======== Study material ========
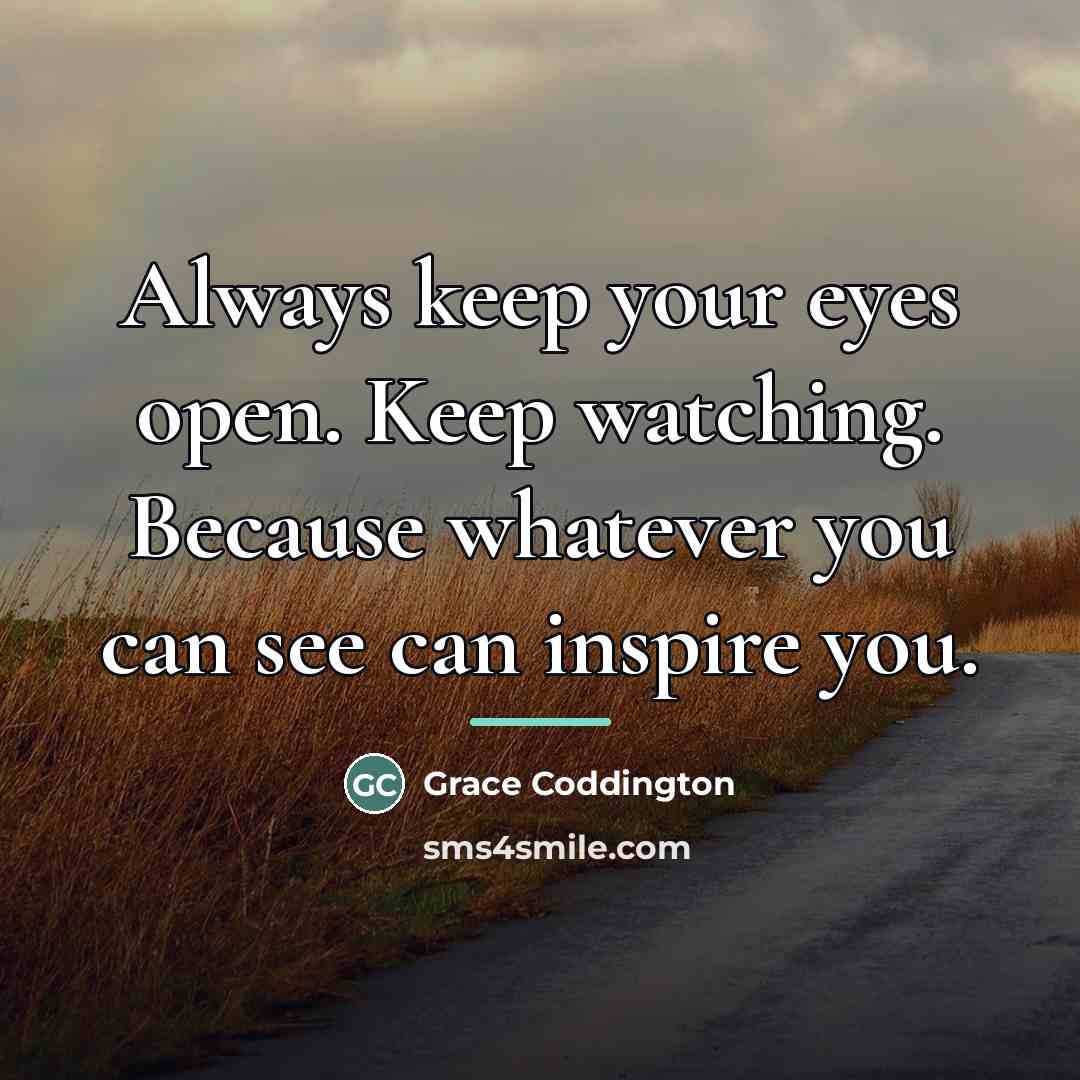 “Always keep your eyes open. Keep watching. Because whatever you…” quote by Grace Coddington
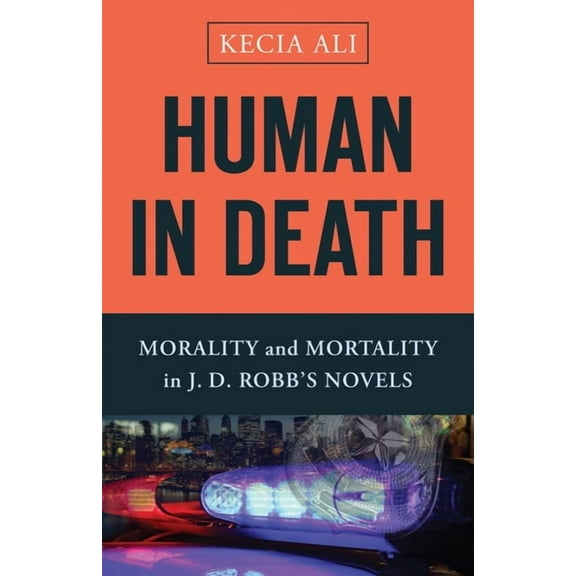 Human in Death: Morality and Mortality in J. D. Robb's Novels, Book 1 (Hardcover)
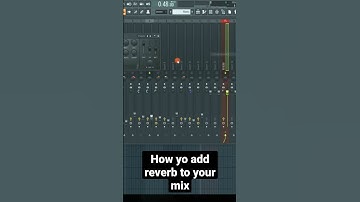 How to Add Reverb in FL Studio in 30 Seconds | FL Studio Reverb Tips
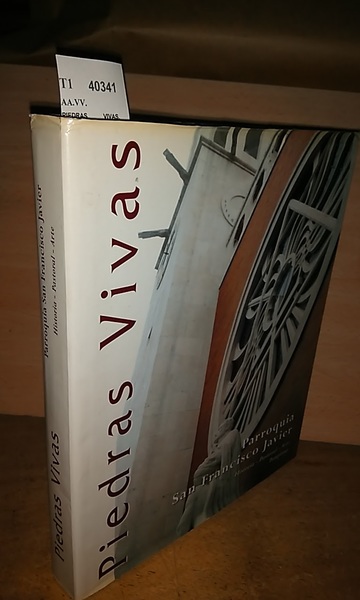 PIEDRAS VIVAS. PARROQUIA SAN FRANCISCO JAVIER. HISTORIA - PASTORAL - …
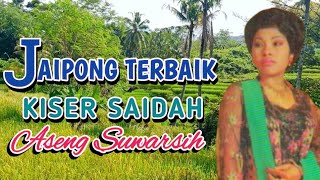 Album Jaipong Lawas Aseng Suwarsih - Kiser Saidah - Top Jaipongan Terbaik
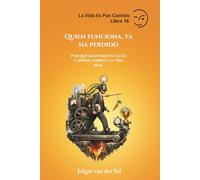 Quien funciona, ya ha perdido: Por qué adaptarse te vacía y dónde empieza la vida real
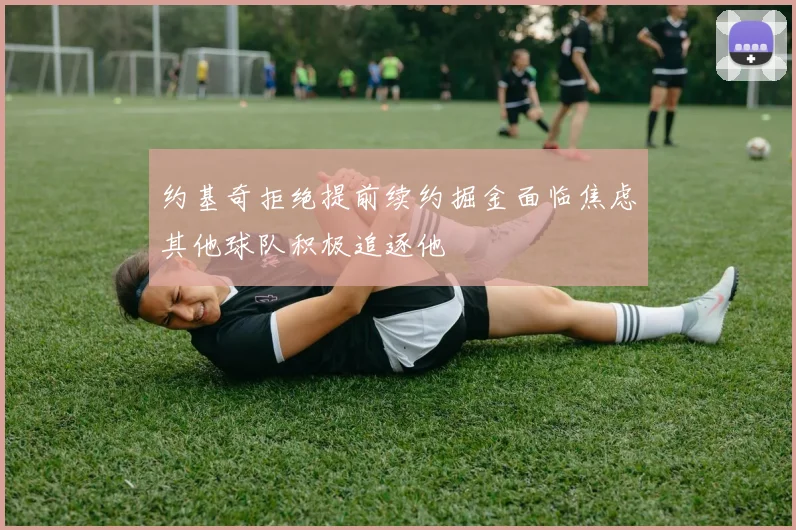 约基奇拒绝提前续约掘金面临焦虑其他球队积极追逐他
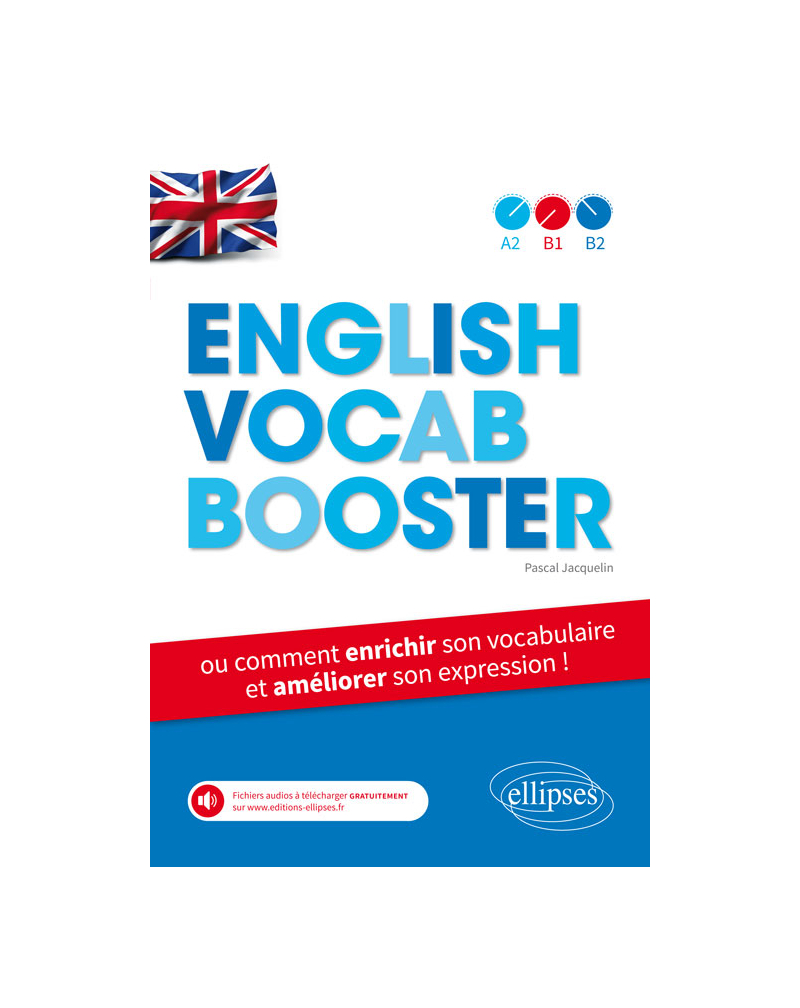 English Vocab Booster ou comment enrichir son vocabulaire et améliorer son expression en anglais (de A2 à B2) avec fichiers audios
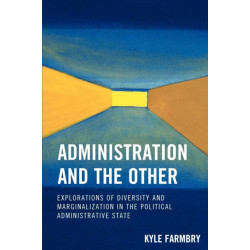 Administration and the Other: Explorations of Diversity and Marginalization in the Political Administrative State
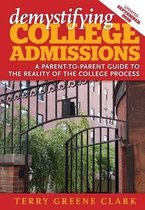 Demystifying College Admissions: A Parent-To-Parent Guide to the Reality of the College Process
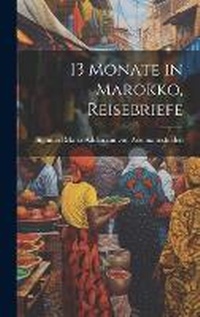 Abbildung von: 13 Monate in Marokko, Reisebriefe - Legare Street Press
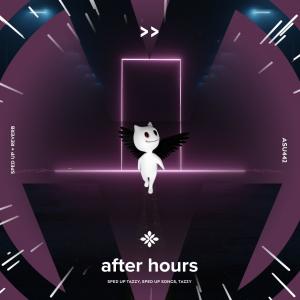 收听群星的after hours - sped up + reverb歌词歌曲
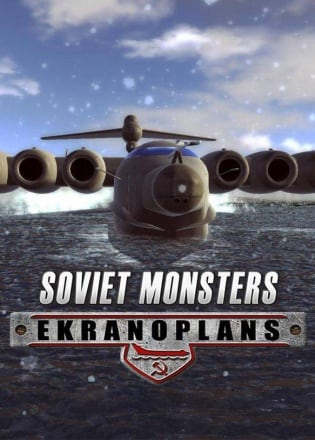 Download Soviet Monsters: Ekranoplans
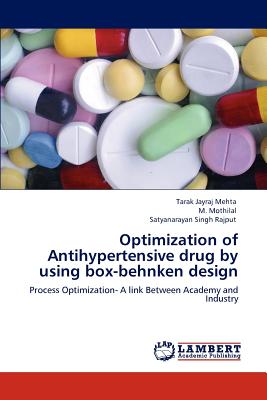Optimization of Antihypertensive drug by using box-behnken design - Mehta, Tarak Jayraj, and Mothilal, M, and Rajput, Satyanarayan Singh
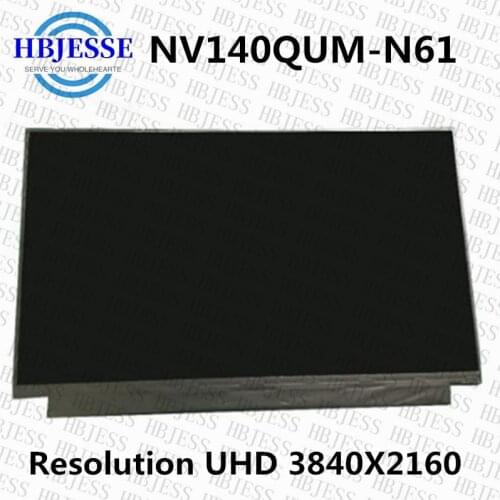 Original for BOE NV140QUM-N61 notebook computer 14.0 "4K UHD 3840X2160 matte replacement LCD screen matrix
========
Images in the data above are to be skipped. Retype all other material exactly.

 “Always keep your eyes open. Keep watching. Because whatever you…” quote by Grace Coddington
 Human in Death: Morality and Mortality in J. D. Robb's Novels, Book 1 (Hardcover)
 How to Add Reverb in FL Studio in 30 Seconds | FL Studio Reverb Tips
 PIEDRAS VIVAS. PARROQUIA SAN FRANCISCO JAVIER. HISTORIA - PASTORAL - …
 Album Jaipong Lawas Aseng Suwarsih - Kiser Saidah - Top Jaipongan Terbaik
 Quien funciona, ya ha perdido: Por qué adaptarse te vacía y dónde empieza la vida real
 约基奇拒绝提前续约掘金面临焦虑其他球队积极追逐他
 English Vocab Booster ou comment enrichir son vocabulaire et améliorer son expression en anglais (de A2 à B2) avec fichiers audios
 Administration and the Other: Explorations of Diversity and Marginalization in the Political Administrative State
 Demystifying College Admissions: A Parent-To-Parent Guide to the Reality of the College Process
 Abbildung von: 13 Monate in Marokko, Reisebriefe - Legare Street Press
 收听群星的after hours - sped up + reverb歌词歌曲
 Download Soviet Monsters: Ekranoplans
Optimization of Antihypertensive drug by using box-behnken design - Mehta, Tarak Jayraj, and Mothilal, M, and Rajput, Satyanarayan Singh
 Original for BOE NV140QUM-N61 notebook computer 14.0 "4K UHD 3840X2160 matte replacement LCD screen matrix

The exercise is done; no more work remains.